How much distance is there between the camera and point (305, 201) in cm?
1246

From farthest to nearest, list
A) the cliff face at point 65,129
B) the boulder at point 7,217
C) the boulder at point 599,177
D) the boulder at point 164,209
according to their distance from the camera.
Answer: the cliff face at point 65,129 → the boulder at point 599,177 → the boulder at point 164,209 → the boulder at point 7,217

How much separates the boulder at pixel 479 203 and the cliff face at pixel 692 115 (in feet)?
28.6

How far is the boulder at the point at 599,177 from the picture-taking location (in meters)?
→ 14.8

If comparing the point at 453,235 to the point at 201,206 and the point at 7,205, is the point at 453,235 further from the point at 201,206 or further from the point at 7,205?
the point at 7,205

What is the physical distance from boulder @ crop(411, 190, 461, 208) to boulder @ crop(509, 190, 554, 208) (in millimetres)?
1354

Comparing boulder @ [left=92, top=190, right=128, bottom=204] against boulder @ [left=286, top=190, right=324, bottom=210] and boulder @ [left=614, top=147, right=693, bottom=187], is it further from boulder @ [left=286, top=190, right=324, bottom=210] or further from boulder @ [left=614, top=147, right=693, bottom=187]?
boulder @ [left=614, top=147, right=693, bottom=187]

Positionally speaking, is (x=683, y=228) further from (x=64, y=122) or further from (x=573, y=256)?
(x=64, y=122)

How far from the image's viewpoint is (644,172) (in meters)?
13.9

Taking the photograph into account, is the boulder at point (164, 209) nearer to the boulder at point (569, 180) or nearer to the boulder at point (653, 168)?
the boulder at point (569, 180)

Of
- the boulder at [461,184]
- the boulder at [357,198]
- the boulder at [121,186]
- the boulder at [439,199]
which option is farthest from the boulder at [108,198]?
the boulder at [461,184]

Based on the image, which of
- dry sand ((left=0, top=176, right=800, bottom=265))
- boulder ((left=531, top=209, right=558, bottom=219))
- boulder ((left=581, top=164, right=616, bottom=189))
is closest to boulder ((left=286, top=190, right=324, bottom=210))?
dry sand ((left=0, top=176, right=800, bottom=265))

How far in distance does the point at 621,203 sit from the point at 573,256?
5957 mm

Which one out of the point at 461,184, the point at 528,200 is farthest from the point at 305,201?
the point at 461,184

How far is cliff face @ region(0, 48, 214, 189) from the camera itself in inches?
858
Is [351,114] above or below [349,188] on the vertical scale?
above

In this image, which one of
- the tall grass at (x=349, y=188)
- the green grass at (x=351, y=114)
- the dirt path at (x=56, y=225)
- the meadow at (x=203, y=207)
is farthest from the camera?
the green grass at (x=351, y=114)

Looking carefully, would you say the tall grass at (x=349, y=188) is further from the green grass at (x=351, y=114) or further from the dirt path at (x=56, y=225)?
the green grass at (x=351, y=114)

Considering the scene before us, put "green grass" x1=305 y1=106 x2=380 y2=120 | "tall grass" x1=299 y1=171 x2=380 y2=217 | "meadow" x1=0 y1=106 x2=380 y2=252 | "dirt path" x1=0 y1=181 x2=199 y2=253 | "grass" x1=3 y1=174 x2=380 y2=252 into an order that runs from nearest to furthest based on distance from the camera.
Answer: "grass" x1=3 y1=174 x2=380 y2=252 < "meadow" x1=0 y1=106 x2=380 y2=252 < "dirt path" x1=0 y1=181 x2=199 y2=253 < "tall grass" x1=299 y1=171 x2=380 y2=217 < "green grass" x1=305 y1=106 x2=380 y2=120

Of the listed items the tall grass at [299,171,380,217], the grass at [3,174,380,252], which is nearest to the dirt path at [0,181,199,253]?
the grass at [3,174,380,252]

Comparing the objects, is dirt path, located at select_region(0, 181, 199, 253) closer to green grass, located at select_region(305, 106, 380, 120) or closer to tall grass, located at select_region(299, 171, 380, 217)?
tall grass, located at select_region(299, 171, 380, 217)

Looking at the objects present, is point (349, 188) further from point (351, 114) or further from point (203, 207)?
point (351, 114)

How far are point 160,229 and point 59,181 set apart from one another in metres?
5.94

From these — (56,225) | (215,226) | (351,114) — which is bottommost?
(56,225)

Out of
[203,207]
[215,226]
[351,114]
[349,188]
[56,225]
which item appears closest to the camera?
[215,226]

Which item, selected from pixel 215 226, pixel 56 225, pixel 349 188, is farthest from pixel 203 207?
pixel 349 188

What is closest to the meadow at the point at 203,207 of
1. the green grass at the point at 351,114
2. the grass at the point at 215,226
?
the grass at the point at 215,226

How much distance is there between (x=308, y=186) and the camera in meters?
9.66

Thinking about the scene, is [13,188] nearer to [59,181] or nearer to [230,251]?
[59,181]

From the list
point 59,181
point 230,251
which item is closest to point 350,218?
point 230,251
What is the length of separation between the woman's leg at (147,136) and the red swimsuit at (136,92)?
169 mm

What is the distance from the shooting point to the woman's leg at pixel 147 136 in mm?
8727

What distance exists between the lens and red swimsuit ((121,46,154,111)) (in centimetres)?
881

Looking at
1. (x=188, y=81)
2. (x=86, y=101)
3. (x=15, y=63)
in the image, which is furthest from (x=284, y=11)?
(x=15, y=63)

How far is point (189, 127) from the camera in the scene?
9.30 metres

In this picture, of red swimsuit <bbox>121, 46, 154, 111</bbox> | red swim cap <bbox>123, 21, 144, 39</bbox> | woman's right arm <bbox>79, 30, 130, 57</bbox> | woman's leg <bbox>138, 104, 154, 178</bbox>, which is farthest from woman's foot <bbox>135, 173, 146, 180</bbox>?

- [Objective]: Copy out every one of the records above word for word.

- [Solution to the problem]:
How much distance is there between the camera and point (305, 201) in cm?
1246

From farthest to nearest, list
A) the cliff face at point 65,129
B) the boulder at point 7,217
C) the boulder at point 599,177
D) the boulder at point 164,209
according to their distance from the camera.
Answer: the cliff face at point 65,129 → the boulder at point 599,177 → the boulder at point 164,209 → the boulder at point 7,217

How much separates the boulder at pixel 479 203 and the cliff face at pixel 692 115 (in feet)?
28.6

How far is the boulder at the point at 599,177 from the picture-taking location (in meters)?
→ 14.8

If comparing the point at 453,235 to the point at 201,206 and the point at 7,205, is the point at 453,235 further from the point at 201,206 or further from the point at 7,205?
the point at 7,205

What is the physical distance from boulder @ crop(411, 190, 461, 208) to boulder @ crop(509, 190, 554, 208) (in millimetres)?
1354

Comparing boulder @ [left=92, top=190, right=128, bottom=204] against boulder @ [left=286, top=190, right=324, bottom=210] and boulder @ [left=614, top=147, right=693, bottom=187], is it further from boulder @ [left=286, top=190, right=324, bottom=210] or further from boulder @ [left=614, top=147, right=693, bottom=187]?
boulder @ [left=614, top=147, right=693, bottom=187]

Positionally speaking, is (x=683, y=228) further from (x=64, y=122) or further from (x=573, y=256)?
(x=64, y=122)

How far from the image's viewpoint is (644,172) (in meters)?
13.9

Taking the photograph into account, is the boulder at point (164, 209) nearer to the boulder at point (569, 180) or nearer to the boulder at point (653, 168)?
the boulder at point (569, 180)

Of
- the boulder at [461,184]
- the boulder at [357,198]
- the boulder at [121,186]
- the boulder at [439,199]
which option is farthest from the boulder at [108,198]?
the boulder at [461,184]

Based on the image, which of
- dry sand ((left=0, top=176, right=800, bottom=265))
- boulder ((left=531, top=209, right=558, bottom=219))
- boulder ((left=581, top=164, right=616, bottom=189))
is closest to boulder ((left=286, top=190, right=324, bottom=210))?
dry sand ((left=0, top=176, right=800, bottom=265))

How far in distance does the point at 621,203 sit from the point at 573,256?
5957 mm

Which one out of the point at 461,184, the point at 528,200 is farthest from the point at 305,201?
the point at 461,184

How far is cliff face @ region(0, 48, 214, 189) from the camera itself in inches?
858
Is [351,114] above or below [349,188] on the vertical scale?
above

In this image, which one of
- the tall grass at (x=349, y=188)
- the green grass at (x=351, y=114)
- the dirt path at (x=56, y=225)
- the meadow at (x=203, y=207)
is farthest from the camera?
the green grass at (x=351, y=114)

Looking carefully, would you say the tall grass at (x=349, y=188) is further from the green grass at (x=351, y=114) or further from the dirt path at (x=56, y=225)?
the green grass at (x=351, y=114)

Considering the scene before us, put "green grass" x1=305 y1=106 x2=380 y2=120 | "tall grass" x1=299 y1=171 x2=380 y2=217 | "meadow" x1=0 y1=106 x2=380 y2=252 | "dirt path" x1=0 y1=181 x2=199 y2=253 | "grass" x1=3 y1=174 x2=380 y2=252 into an order that runs from nearest to furthest based on distance from the camera.
Answer: "grass" x1=3 y1=174 x2=380 y2=252 < "meadow" x1=0 y1=106 x2=380 y2=252 < "dirt path" x1=0 y1=181 x2=199 y2=253 < "tall grass" x1=299 y1=171 x2=380 y2=217 < "green grass" x1=305 y1=106 x2=380 y2=120

Of the listed items the tall grass at [299,171,380,217], the grass at [3,174,380,252], which is nearest to the dirt path at [0,181,199,253]?
the grass at [3,174,380,252]

Comparing the objects, is dirt path, located at select_region(0, 181, 199, 253) closer to green grass, located at select_region(305, 106, 380, 120) or closer to tall grass, located at select_region(299, 171, 380, 217)?
tall grass, located at select_region(299, 171, 380, 217)

Looking at the objects present, is point (349, 188) further from point (351, 114) or further from point (203, 207)?
point (351, 114)

How far are point 160,229 and point 59,181 set apart from one another in metres?
5.94

From these — (56,225) | (215,226) | (351,114) — which is bottommost?
(56,225)

Out of
[203,207]
[215,226]
[351,114]
[349,188]
[56,225]
which item appears closest to the camera?
[215,226]

Which item, selected from pixel 215 226, pixel 56 225, pixel 349 188, is farthest from pixel 203 207?
pixel 349 188

What is closest to the meadow at the point at 203,207 of
1. the green grass at the point at 351,114
2. the grass at the point at 215,226
?
the grass at the point at 215,226

How much distance is there between (x=308, y=186) and the camera in meters?
9.66

Thinking about the scene, is [13,188] nearer to [59,181] or nearer to [230,251]?
[59,181]

From the list
point 59,181
point 230,251
which item is closest to point 350,218?
point 230,251
What is the length of separation between the woman's leg at (147,136) and the red swimsuit at (136,92)?
169 mm

What is the distance from the shooting point to the woman's leg at pixel 147 136 in mm?
8727

What distance exists between the lens and red swimsuit ((121,46,154,111)) (in centimetres)?
881

Looking at
1. (x=188, y=81)
2. (x=86, y=101)
3. (x=15, y=63)
in the image, which is furthest from (x=284, y=11)?
(x=15, y=63)

How far is point (189, 127) from the camera in the scene?
9.30 metres

In this picture, of red swimsuit <bbox>121, 46, 154, 111</bbox> | red swim cap <bbox>123, 21, 144, 39</bbox> | woman's right arm <bbox>79, 30, 130, 57</bbox> | woman's leg <bbox>138, 104, 154, 178</bbox>, which is farthest from woman's foot <bbox>135, 173, 146, 180</bbox>?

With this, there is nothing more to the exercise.